---------- Extracted data ----------

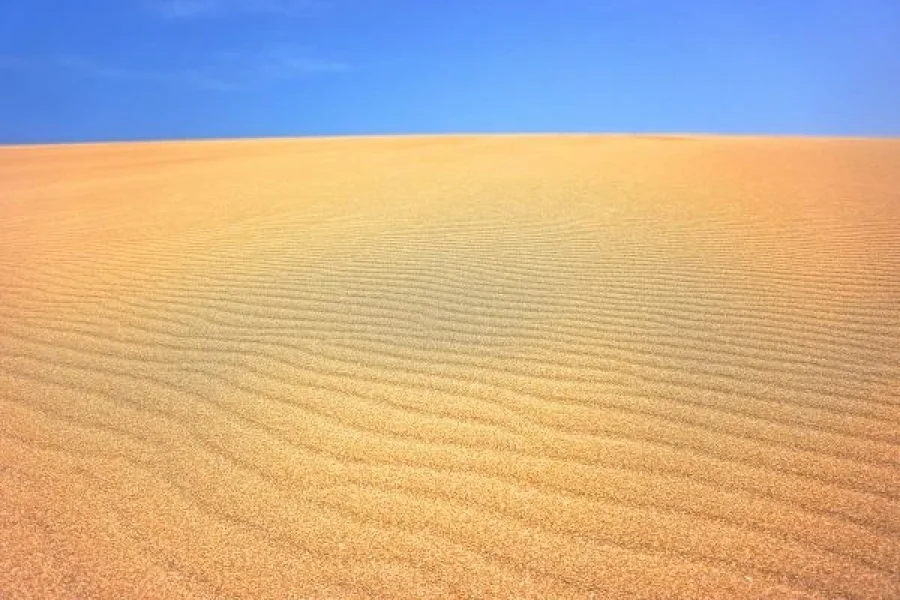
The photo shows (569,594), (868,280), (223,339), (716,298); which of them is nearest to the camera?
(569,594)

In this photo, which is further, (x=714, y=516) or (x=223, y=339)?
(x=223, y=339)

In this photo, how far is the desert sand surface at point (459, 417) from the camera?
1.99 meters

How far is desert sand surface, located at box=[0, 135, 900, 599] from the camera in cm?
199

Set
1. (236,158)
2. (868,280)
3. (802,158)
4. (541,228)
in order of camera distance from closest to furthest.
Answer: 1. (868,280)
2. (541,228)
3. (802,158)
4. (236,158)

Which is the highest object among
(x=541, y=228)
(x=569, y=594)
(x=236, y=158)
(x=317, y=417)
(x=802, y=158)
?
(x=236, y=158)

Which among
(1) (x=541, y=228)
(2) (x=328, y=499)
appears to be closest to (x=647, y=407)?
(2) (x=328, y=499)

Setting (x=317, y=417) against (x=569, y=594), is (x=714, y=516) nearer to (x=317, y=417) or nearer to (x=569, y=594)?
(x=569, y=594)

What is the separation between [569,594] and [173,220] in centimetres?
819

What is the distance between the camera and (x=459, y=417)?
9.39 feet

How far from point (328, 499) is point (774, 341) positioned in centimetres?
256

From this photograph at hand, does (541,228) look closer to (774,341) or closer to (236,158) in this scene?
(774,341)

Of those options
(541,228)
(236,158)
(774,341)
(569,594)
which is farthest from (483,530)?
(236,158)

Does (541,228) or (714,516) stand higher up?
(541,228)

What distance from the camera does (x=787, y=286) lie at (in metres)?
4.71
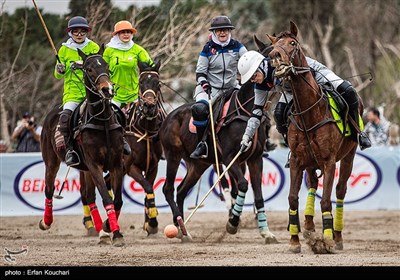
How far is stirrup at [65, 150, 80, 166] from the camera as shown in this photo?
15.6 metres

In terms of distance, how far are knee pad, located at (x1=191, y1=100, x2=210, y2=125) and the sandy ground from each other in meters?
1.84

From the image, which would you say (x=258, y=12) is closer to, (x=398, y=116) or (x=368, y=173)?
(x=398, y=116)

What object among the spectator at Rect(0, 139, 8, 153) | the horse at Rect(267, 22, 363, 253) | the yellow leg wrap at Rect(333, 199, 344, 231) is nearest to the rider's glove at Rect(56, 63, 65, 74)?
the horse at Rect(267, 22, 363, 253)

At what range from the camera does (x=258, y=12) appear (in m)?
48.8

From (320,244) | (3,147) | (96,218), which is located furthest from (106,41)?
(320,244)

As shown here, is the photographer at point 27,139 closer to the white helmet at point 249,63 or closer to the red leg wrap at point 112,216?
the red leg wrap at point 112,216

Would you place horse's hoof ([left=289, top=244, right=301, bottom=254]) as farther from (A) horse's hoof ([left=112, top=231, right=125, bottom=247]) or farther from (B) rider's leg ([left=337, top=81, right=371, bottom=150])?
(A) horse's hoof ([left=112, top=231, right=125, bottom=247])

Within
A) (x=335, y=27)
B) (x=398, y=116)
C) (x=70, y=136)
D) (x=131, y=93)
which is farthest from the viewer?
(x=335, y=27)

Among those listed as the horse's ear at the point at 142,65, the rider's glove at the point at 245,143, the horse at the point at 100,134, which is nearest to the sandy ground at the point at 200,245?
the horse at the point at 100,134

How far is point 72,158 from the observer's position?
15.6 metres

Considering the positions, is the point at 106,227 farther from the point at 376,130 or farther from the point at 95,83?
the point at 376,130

----------
---------- Extracted data ----------

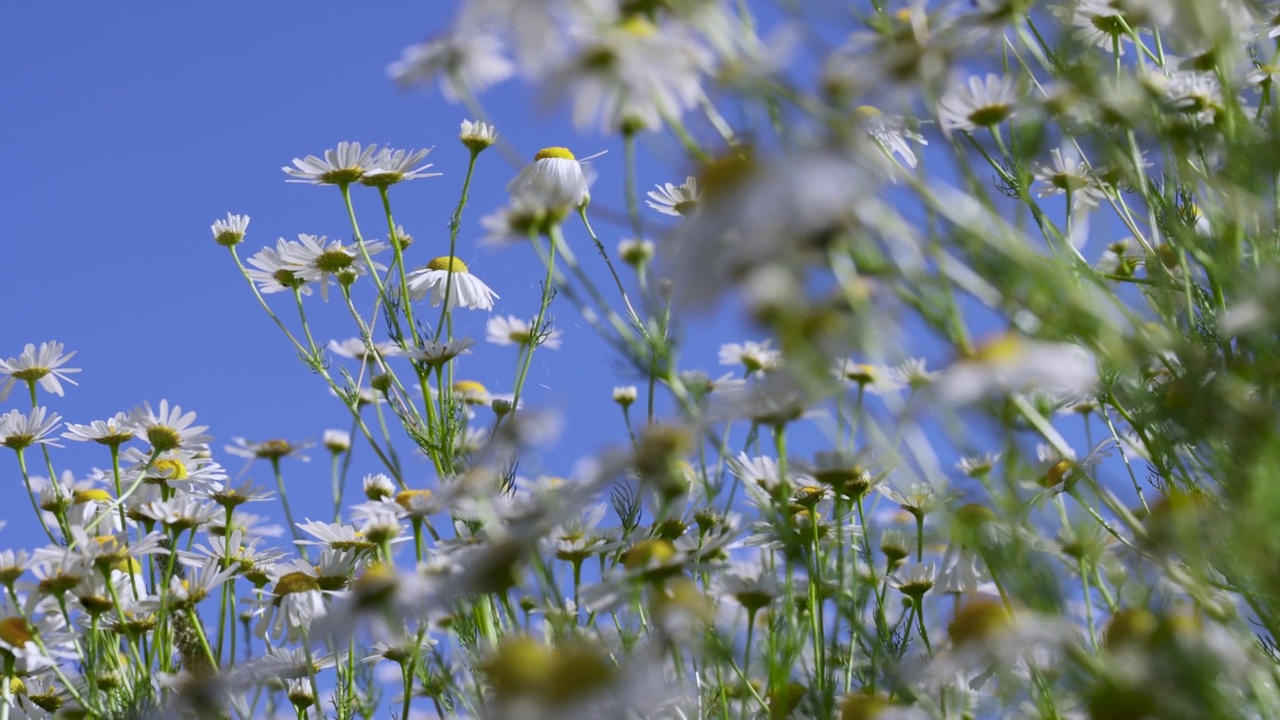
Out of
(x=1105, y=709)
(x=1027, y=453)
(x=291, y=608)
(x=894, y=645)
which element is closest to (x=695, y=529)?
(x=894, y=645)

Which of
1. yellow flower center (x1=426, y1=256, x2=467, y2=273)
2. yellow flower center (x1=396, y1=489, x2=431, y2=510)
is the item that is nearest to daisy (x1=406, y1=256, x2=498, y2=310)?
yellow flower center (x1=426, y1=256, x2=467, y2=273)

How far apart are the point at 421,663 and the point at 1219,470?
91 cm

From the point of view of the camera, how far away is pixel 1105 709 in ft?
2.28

----------

» **Task details**
Gather every line above that contains the word "closer", and copy each one out in full.

» **Complete response**
From this photograph at hand, does (541,228) look closer to (774,341) or closer to (236,158) in this scene?
From the image, which would you say (x=258, y=12) is closer to, (x=398, y=116) or (x=368, y=173)?
As shown here, is the photographer at point 27,139 closer to the white helmet at point 249,63 or closer to the red leg wrap at point 112,216?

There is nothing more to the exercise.